Compression filters are a way of transforming the image data (without loss of information) so that it will compress better. Each row in the image can have one of five filter types associated with it; choosing which of the five to use for each row is almost more of a black art than a science. Nevertheless, at least one reasonably good algorithm is not only known but is also described in the PNG specification and is implemented in freely available software. Other algorithms are likely to perform even better, but so far this has not been an active area of research.

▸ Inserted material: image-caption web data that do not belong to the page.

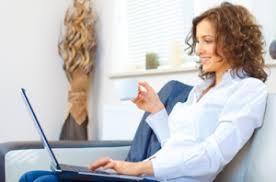 Cómo ganar dinero con encuestas en línea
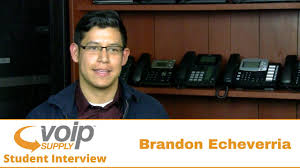 Student Interview: Brandon Echeverria | VoIP Supply - YouTube Top 10 Voip Engineer Interview Questions Youtube Best 25 Help Ideas On Pinterest Questions How And Why Evaluation Of Voip Vendor Is Necessary Ground Report Roeland Van Wezel Broadsoft Telecom Summit Job Interview And Answers Sample Tplatesmemberproco Cisco Voip Sample Resume Narllidesigncom The Best Frequently Asked Recentfusioncom Insider Feature Find Me Follow Phlebotomist Answers Customer Service Answering Daily Ic Design Engineer Resume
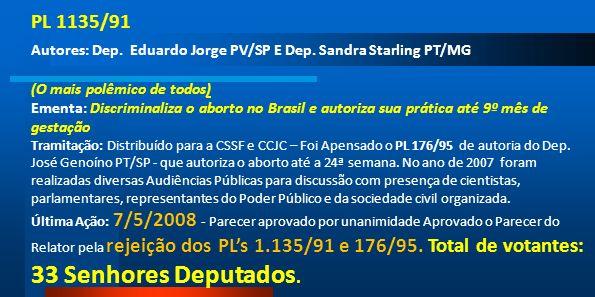 PL 1135/91 Autores: Dep. Eduardo Jorge PV/SP E Dep. Sandra Starling PT/MG (O mais polêmico de todos) Ementa: Discriminaliza o aborto no Brasil e autor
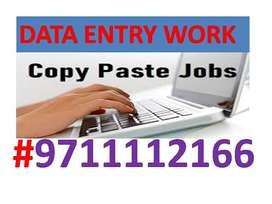 Offline Data Entry Job, part-time job,typing Copy Paste Job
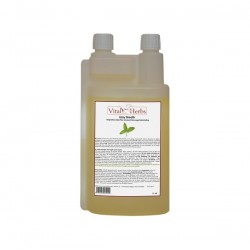Easy Breath sirop  1 litre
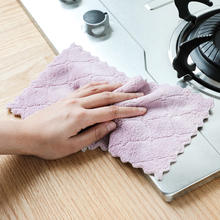 Micro fiber table kitchen towel Absorbent thicker cloth for cleaning Home microfiber towels for kitchen
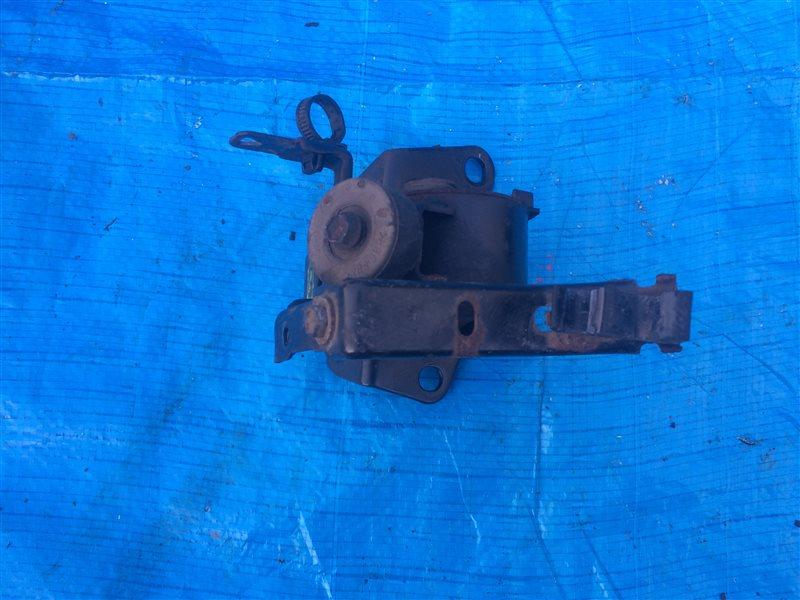 Подушка акпп Toyota Wish ZNE14 ZGE25 ZGE25G ZGE25W ZNE14G 1ZZFE 2003 левая (б/у)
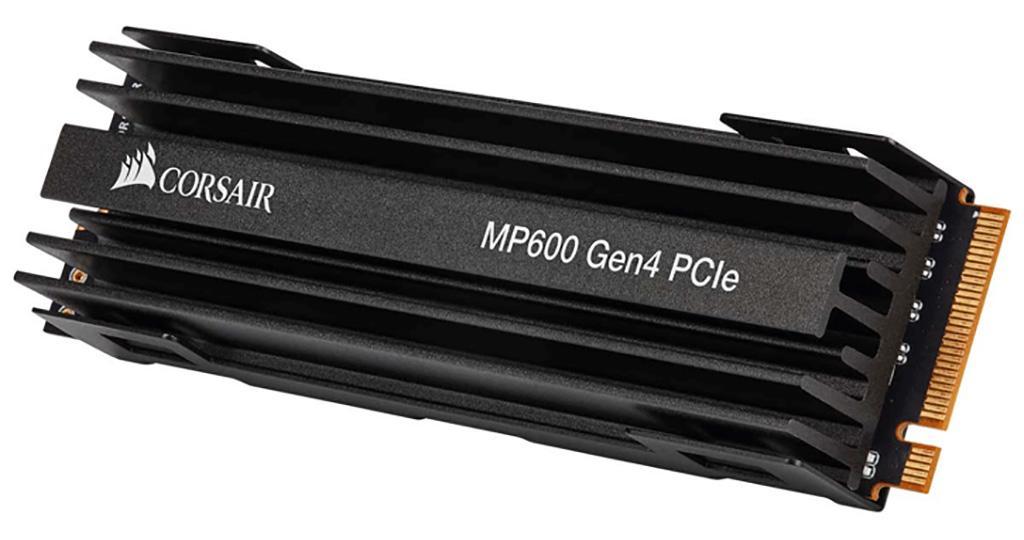 Corsair представила накопители Force MP600 с интерфейсом PCI-Express 4.0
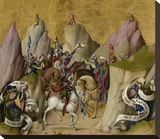 The Meeting of the Three Kings, with David and Isaiah (recto); The Assumption of the Virgin (verso) Stretched Canvas Print by  Master of the St. Bartholomew Altarpiece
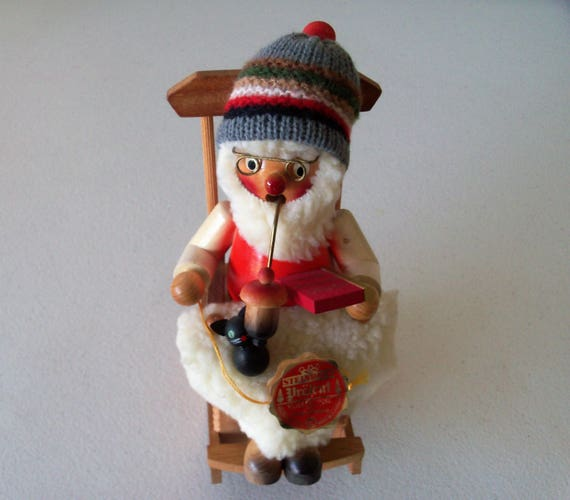 Steinbach Volkskunst West Germany Smoking Rocking Musical Santa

By way of example--admittedly an extreme case--a 512 × 32,768 image containing all 16,777,216 possible 24-bit colors compressed over 300 times better with filtering than without. The uncompressed image was 48 MB in size; the compressed but unfiltered version was around 36 MB; but the filtered version (using the ``reasonably good algorithm'' referred to earlier) was only 115,989 bytes (0.1 MB). And a version created by trying multiple filtering approaches was a mere 91,569 bytes, for a total compression ratio of 550:1 and an improvement over the unfiltered version of more than 400 times. Keep in mind that we're talking about completely lossless compression here. Yow.

Filtering is also described in more detail in Chapter 9, "Compression and Filtering".